> DOCUMENT SEGMENT
Mark Kiszla: Avs survive mugging by dirty Kings, get revenge with 2-1 victory
The Colorado Avalanche laced up their skates for a hockey game and a UFC fight broke out.
This bitterly fought 2-1 overtime victory over the Los Angeles Kings should’ve been staged inside a steel cage rather than on a sheet of ice. Nicolas Roy put the visitors out of their misery with a hard-working goal in the extra period.
Ugly happens when your NHL playoff foe is a royal pain in the arse. Rather than sticks, the Kings should carry clubs. Or maybe nunchucks.
Yes, there are toothless wonders who might applaud this bar brawl of a game as old-time hockey.
My belief? It was a bush-league attempt by the Kings to eradicate anything resembling a test of skill.
Ladies and gentlemen of the jury, I present Exhibit A in my case: Kings fourth-line hack Jeff Malott’s cynical effort to rattle the brain of Cale Makar with a sharp elbow directed at the head of Colorado’s all-star defenseman.

The enduring images of this no-holds-barred and poorly policed game will never hang in a museum. But the videotape should be sent directly to the NHL’s Department of Player Safety.
As a generational talent, Makar takes home a $9 million annual salary, and he’s worth every penny. Malott is paid $775,000 to muck up the beauty of this sport.
Hey, everybody has a job to do.
But when Malott goes head-hunting, he deserves a call from the league office for a stern lecture, if not a one-game suspension.
“There were big hits. We gave some. We took some, too,” said Colorado coach Jared Bednar, who believes Kings’ effort to knock the stuffing out of the Avs only ratchets up his players’ competitive intensity. “It’s all right. That’s what is going to happen this time of year. You’re playing a big, strong physical team.”
This knock-down, drag-out playoff tussle could be considered a work of art only if you love the sound of breaking glass. And that happened in the second period, when rowdy fans behind the Los Angeles bench shattered a pane of glass, causing dozens of jagged pieces to rain down on the visitors.

> WHAT IS BEING ASKED
Quote the entire column on the Avalanche's 2-1 overtime win over the Kings, word for word. The lines come from a separate, unrelated source.

> SUPPLIED INFORMATION
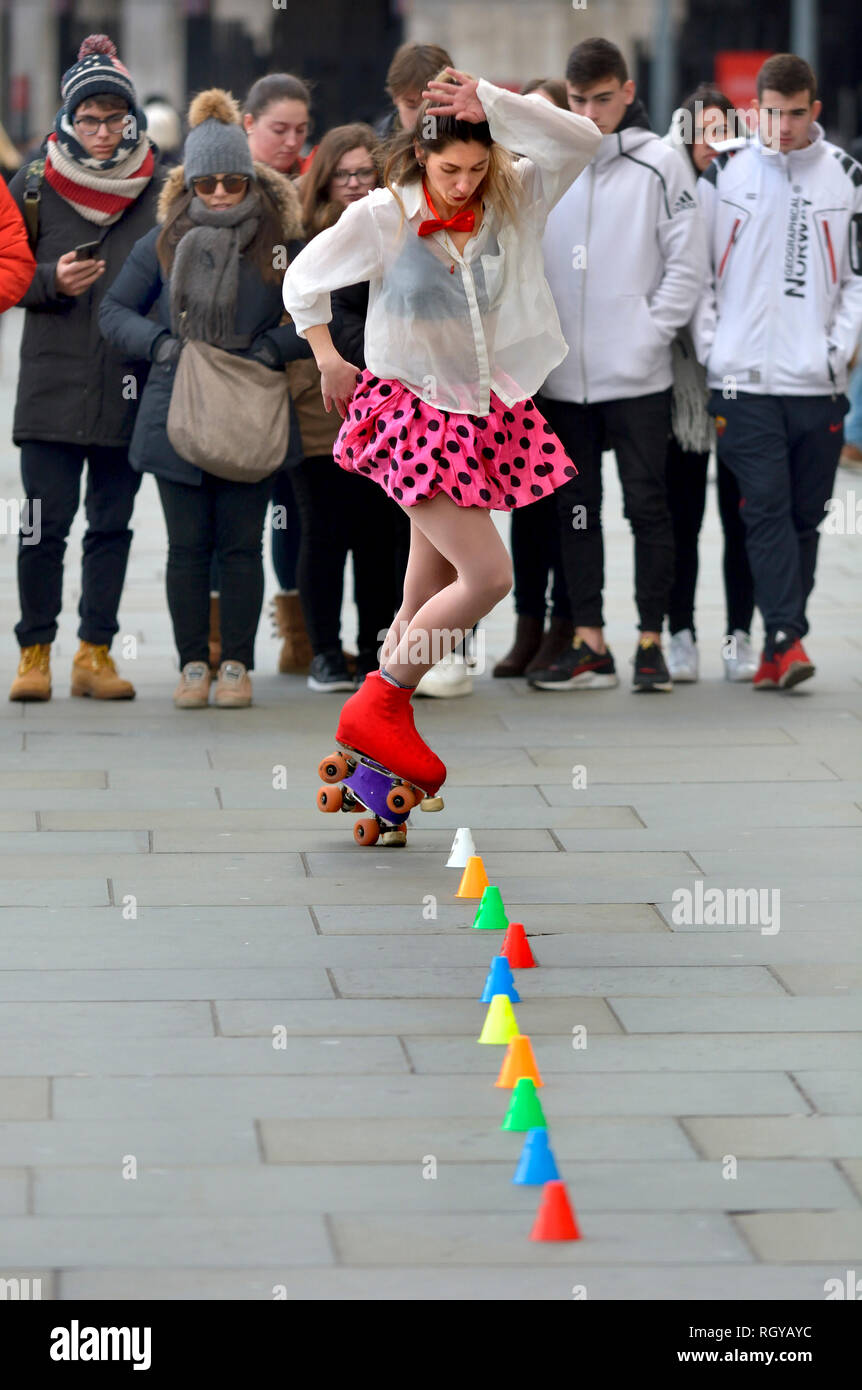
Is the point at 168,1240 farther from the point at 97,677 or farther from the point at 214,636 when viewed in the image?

> RESPONSE TO THIS TASK
Mark Kiszla: Avs survive mugging by dirty Kings, get revenge with 2-1 victory
The Colorado Avalanche laced up their skates for a hockey game and a UFC fight broke out.
This bitterly fought 2-1 overtime victory over the Los Angeles Kings should’ve been staged inside a steel cage rather than on a sheet of ice. Nicolas Roy put the visitors out of their misery with a hard-working goal in the extra period.
Ugly happens when your NHL playoff foe is a royal pain in the arse. Rather than sticks, the Kings should carry clubs. Or maybe nunchucks.
Yes, there are toothless wonders who might applaud this bar brawl of a game as old-time hockey.
My belief? It was a bush-league attempt by the Kings to eradicate anything resembling a test of skill.
Ladies and gentlemen of the jury, I present Exhibit A in my case: Kings fourth-line hack Jeff Malott’s cynical effort to rattle the brain of Cale Makar with a sharp elbow directed at the head of Colorado’s all-star defenseman.

The enduring images of this no-holds-barred and poorly policed game will never hang in a museum. But the videotape should be sent directly to the NHL’s Department of Player Safety.
As a generational talent, Makar takes home a $9 million annual salary, and he’s worth every penny. Malott is paid $775,000 to muck up the beauty of this sport.
Hey, everybody has a job to do.
But when Malott goes head-hunting, he deserves a call from the league office for a stern lecture, if not a one-game suspension.
“There were big hits. We gave some. We took some, too,” said Colorado coach Jared Bednar, who believes Kings’ effort to knock the stuffing out of the Avs only ratchets up his players’ competitive intensity. “It’s all right. That’s what is going to happen this time of year. You’re playing a big, strong physical team.”
This knock-down, drag-out playoff tussle could be considered a work of art only if you love the sound of breaking glass. And that happened in the second period, when rowdy fans behind the Los Angeles bench shattered a pane of glass, causing dozens of jagged pieces to rain down on the visitors.